WAYNE, N.J. – Fujinon, a major manufacturer and distributor of optics and lens assemblies for the digital cinema, broadcast, and industrial markets, announced today the Advanced Imaging and Visualization Laboratory (AIVL) at the Woods Hole Oceanographic Institution (WHOI) used a Fujinon HA13x4.5 wide angle Premier Series HD zoom lens on a prototype still and HD video camera to capture the first video and still images of a deep-sea volcano actively erupting molten lava on the seafloor.

During a research expedition last May aboard the RV Thomas Thompson, oceanographers from NOAA used Jason, a remotely operated vehicle (ROV) that is part of the National Deep Submergence Facility operated by WHOI, to observe and record the powerful event, which occurred in the South Pacific almost 4,000 feet below the ocean surface. The HD video footage was shown for the first time last month at the American Geophysical Union fall meeting in San Francisco.

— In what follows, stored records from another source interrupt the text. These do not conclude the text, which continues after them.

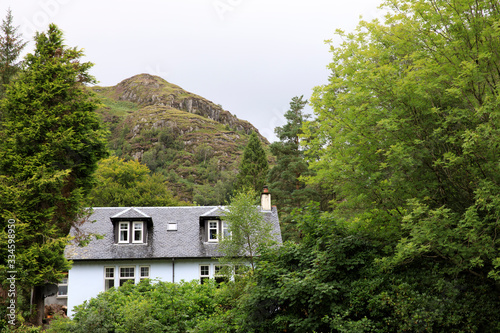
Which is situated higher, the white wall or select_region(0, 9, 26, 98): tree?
select_region(0, 9, 26, 98): tree

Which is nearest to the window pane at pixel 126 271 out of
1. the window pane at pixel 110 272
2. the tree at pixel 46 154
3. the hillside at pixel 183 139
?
the window pane at pixel 110 272

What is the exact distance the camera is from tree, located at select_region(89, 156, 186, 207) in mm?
44625

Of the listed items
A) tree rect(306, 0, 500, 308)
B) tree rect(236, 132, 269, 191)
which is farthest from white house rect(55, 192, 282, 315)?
tree rect(236, 132, 269, 191)

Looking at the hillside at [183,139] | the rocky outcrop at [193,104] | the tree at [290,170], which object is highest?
the rocky outcrop at [193,104]

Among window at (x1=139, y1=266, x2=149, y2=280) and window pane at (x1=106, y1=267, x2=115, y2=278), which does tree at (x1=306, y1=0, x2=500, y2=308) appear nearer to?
window at (x1=139, y1=266, x2=149, y2=280)

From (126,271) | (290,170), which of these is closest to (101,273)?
(126,271)

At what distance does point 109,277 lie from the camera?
23.5 m

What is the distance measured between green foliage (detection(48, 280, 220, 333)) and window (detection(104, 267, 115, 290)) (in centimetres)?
991

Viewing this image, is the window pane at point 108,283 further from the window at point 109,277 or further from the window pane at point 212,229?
the window pane at point 212,229

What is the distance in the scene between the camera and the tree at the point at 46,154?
1451cm

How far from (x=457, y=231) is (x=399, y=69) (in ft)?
14.0

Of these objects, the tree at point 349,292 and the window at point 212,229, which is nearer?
the tree at point 349,292

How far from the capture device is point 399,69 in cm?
1038

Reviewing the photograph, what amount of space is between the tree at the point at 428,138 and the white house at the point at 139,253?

A team of scientists led by Dr. Joe Resing, a chemical oceanographer at the University of Washington and NOAA, used the Jason ROV, which was positioned close to the erupting volcano to collect samples of rocks, water, and biological specimens. “We were lucky to have those cameras on the vehicle. They are important to the science,” said Tim Shank, a WHOI macro-biologist who, along with Maryann Keith, helped operate the camera system. “We use the high def cameras to try to identify species. They allow us to look at the morphology of the animals, some smaller than three or four inches long.”

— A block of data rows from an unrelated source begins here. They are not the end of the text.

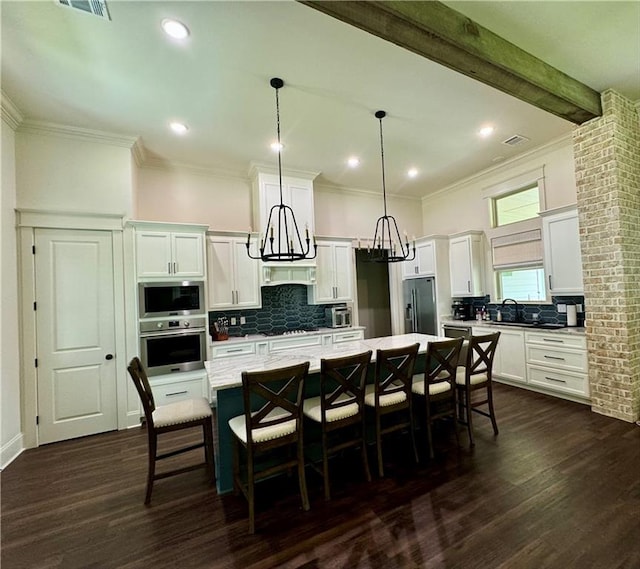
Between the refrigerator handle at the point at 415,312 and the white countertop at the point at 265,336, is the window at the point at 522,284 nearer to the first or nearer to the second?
the refrigerator handle at the point at 415,312

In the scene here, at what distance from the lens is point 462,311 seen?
5676mm

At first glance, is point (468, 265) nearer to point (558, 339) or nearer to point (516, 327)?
point (516, 327)

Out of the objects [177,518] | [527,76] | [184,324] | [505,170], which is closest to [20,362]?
[184,324]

The unique camera system was designed and operated by AIVL, which develops high resolution imaging systems for scientific and entertainment imaging applications. Footage from AIVL systems has been used in hundreds of television programs and documentaries, as well as IMAX films.

According to William N. Lange, AIVL research specialist, the camera’s 1-CCD image sensor acquires up to 60 still images per second while simultaneously generating HD video at 29.97 frames per second. The system offers 1920x1080 resolution, producing raw still image data without spatial compression and a 10-bit, 4:2:2 HD-SDI video stream.

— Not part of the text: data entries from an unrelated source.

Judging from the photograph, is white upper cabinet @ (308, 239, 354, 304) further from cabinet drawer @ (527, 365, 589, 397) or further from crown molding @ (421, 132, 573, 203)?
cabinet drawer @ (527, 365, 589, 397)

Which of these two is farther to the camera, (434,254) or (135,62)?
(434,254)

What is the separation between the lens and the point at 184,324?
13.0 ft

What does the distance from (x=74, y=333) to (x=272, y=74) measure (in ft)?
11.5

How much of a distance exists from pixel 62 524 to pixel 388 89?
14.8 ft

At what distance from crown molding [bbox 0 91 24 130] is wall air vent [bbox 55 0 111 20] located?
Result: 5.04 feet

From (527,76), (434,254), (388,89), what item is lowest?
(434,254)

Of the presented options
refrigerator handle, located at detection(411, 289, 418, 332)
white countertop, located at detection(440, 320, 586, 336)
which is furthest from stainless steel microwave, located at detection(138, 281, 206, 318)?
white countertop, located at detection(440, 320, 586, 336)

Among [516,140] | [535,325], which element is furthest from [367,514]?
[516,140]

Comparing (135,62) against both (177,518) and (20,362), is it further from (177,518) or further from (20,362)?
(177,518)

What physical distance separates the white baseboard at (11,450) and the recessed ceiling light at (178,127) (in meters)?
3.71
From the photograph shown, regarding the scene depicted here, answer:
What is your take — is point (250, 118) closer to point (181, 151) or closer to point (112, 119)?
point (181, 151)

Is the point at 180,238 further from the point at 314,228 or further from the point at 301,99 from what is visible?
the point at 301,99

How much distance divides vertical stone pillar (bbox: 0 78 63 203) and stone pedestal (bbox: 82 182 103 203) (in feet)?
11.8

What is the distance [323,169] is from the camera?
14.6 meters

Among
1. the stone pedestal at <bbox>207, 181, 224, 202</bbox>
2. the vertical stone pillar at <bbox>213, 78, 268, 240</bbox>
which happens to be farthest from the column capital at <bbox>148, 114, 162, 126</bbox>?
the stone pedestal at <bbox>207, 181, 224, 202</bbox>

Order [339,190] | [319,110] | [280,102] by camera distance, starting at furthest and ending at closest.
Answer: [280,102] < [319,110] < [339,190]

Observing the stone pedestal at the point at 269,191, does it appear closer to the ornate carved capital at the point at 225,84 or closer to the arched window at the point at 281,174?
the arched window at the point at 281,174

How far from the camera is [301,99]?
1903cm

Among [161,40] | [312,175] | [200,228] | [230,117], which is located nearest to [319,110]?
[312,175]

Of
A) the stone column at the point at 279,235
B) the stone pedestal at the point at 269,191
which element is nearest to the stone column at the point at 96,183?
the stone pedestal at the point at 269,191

“We found a type of lava never before seen erupting from an active volcano, and for the first time observed molten lava flowing across the deep-ocean seafloor,” said Resing. “In terms of understanding how the volcano is erupting, the high frame rate lets you stop the motion and look to see what is happening. You can see the processes better.”

The ROV transmitted live HD video of the eruption back to the RV Thomas Thompson through a fiber optic tether. Lange said the system’s Fujinon HD lens provides almost twice the focal length and many times the resolution of the SD cameras that are normally used on vehicles like Jason.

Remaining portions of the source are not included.